Te recomendamos: Cómo hacer torta invertida de manzana ultra cremosa y brillante sin harina ni azúcar
Ingredientes
Para la torta:
- 3 huevos
- 200 g de azúcar
- 200 ml de aceite
- 250 g de zanahoria rallada fina
- 200 g de harina 000
- 1 cucharadita de polvo de hornear
- 1 cucharadita de bicarbonato
- 1 cucharadita de canela
- 1 pizca de sal
- 100 g de nueces picadas (opcional)
- 1 cucharadita de esencia de vainilla
Para la crema:
- 300 g de queso crema
- 100 g de manteca blanda
- 150 g de azúcar impalpable
- 1 cucharadita de esencia de vainilla
Preparación
- En un bowl, batí los huevos con el azúcar hasta que la mezcla esté más clara y aireada.
- Agregá el aceite en forma de hilo mientras mezclás para lograr una preparación bien integrada.
- Sumá la zanahoria rallada y la vainilla, mezclando suavemente.
- En otro recipiente, combiná la harina, el polvo de hornear, el bicarbonato, la canela y la sal.
- Incorporá los ingredientes secos a la mezcla en dos partes, integrando sin batir de más.
- Agregá las nueces si querés y mezclá con movimientos suaves.
- Volcá la preparación en un molde enmantecado y llevá a horno precalentado a 180°C durante 40 a 50 minutos.

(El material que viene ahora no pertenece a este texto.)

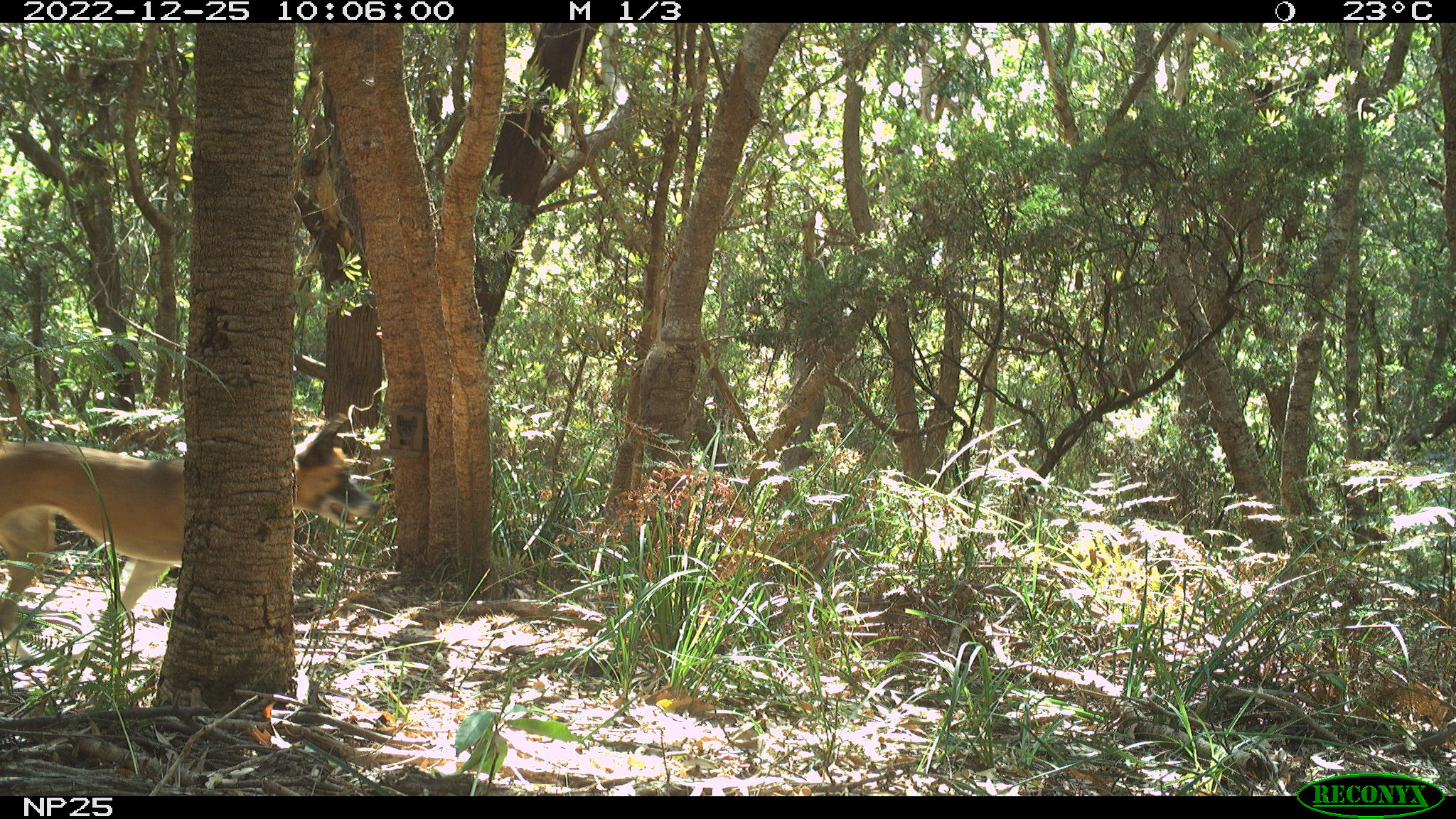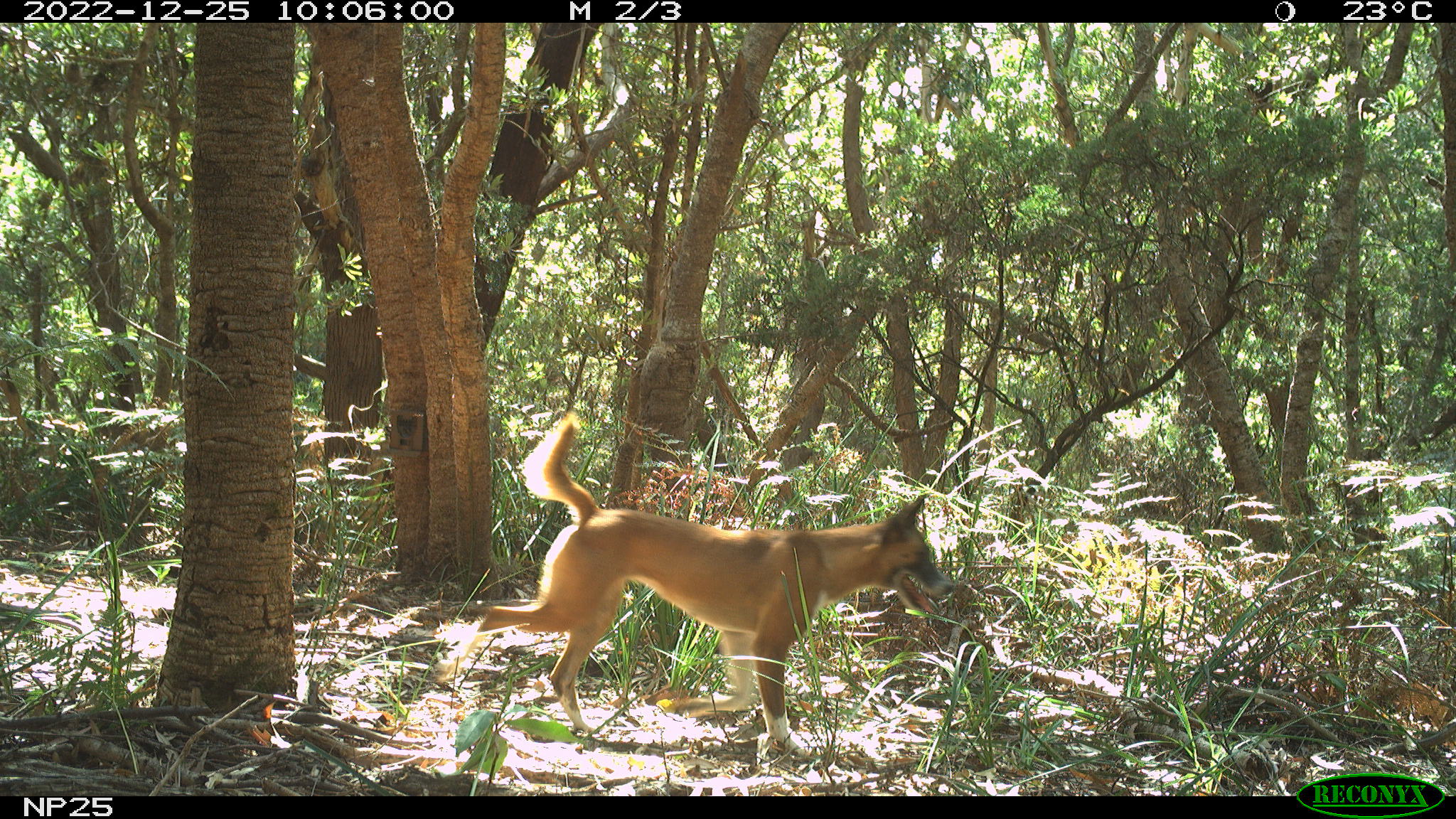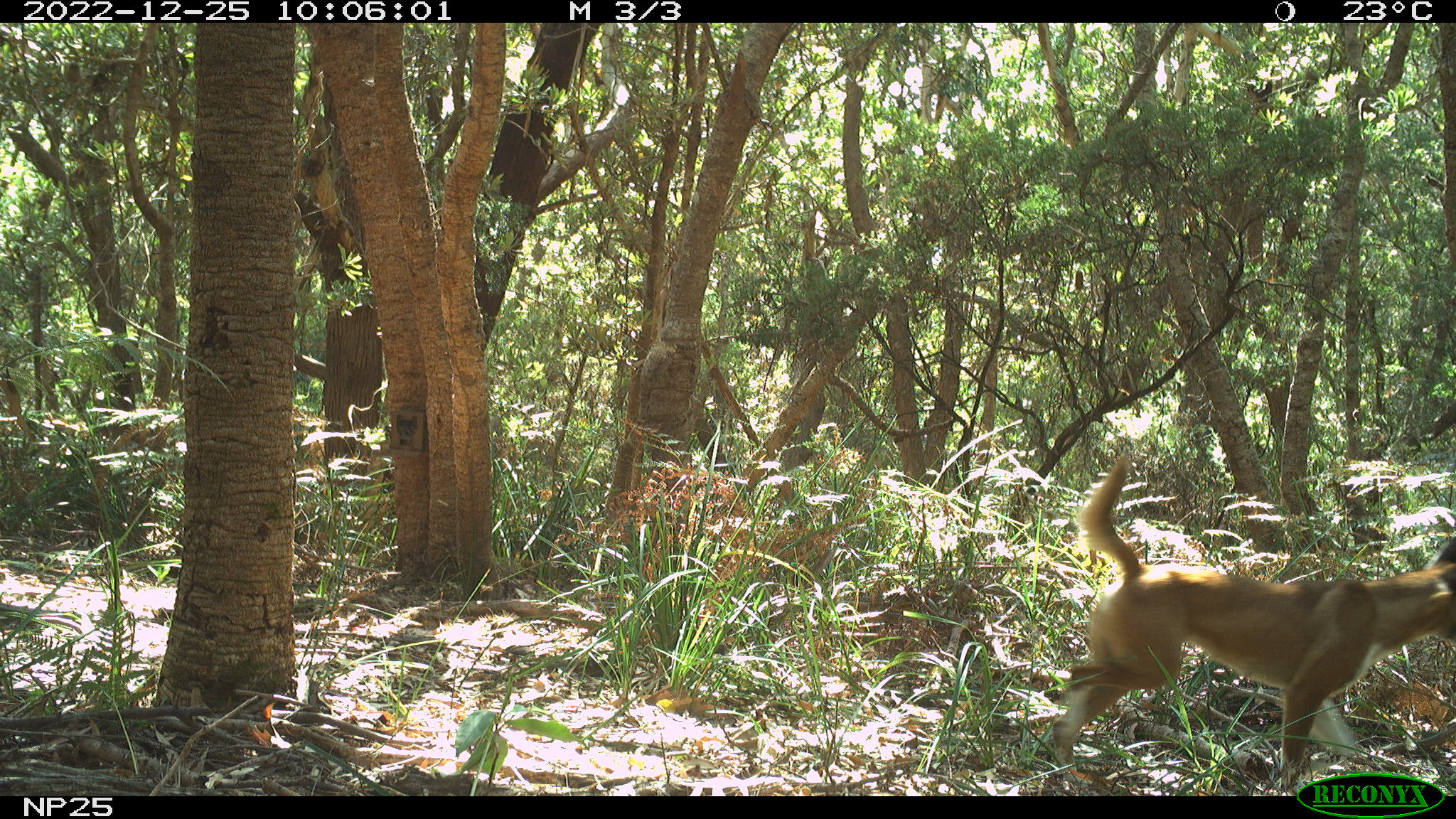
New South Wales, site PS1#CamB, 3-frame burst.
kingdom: Animalia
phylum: Chordata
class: Mammalia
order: Carnivora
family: Canidae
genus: Canis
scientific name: Canis familiaris dingo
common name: dingo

- Retirá, dejá enfriar completamente y cortá en dos o tres capas, según el tamaño del molde.
- Para la crema, batí la manteca hasta que esté suave, agregá el queso crema y luego el azúcar impalpable junto con la vainilla. Mezclá hasta lograr una textura lisa y cremosa.
- Armá la torta colocando una capa de masa, una capa de crema y repetí hasta terminar. Cubrí también la parte superior.
- Terminá con un poco de zanahoria rallada fina por encima para darle ese detalle final.
Consejos:
- El aceite es clave para que la torta quede húmeda por más tiempo. Si usás manteca, la textura cambia y se vuelve más seca.
- La zanahoria tiene que estar rallada bien fina para que se integre en la masa y no queden fibras largas. Esto mejora tanto la textura como la apariencia del corte.
- No sobremezcles la preparación cuando agregás la harina, ya que podés desarrollar demasiado el gluten y hacer que la torta quede más dura.
- Para que las capas queden parejas, podés marcar con un cuchillo antes de cortar o usar hilo para un corte más prolijo.
- Si la crema te queda muy blanda, llevála unos minutos a la heladera antes de usarla. Esto facilita mucho el armado.
- Es importante que la torta esté completamente fría antes de armarla, porque si está tibia la crema se derrite y pierde firmeza.
- Si querés un sabor más profundo, podés sumar una pizca de nuez moscada o jengibre, pero sin excederte para no tapar el sabor de la zanahoria.
- De un día para el otro queda mejor: la crema humedece las capas y se integran todos los sabores.
- Para una presentación más prolija, podés emparejar los bordes con un cuchillo antes de armar.
- Guardala en heladera bien tapada y sacala unos minutos antes de servir para que la crema recupere su textura ideal.
Una torta clásica, rendidora y con una textura que realmente marca la diferencia, perfecta para cualquier ocasión.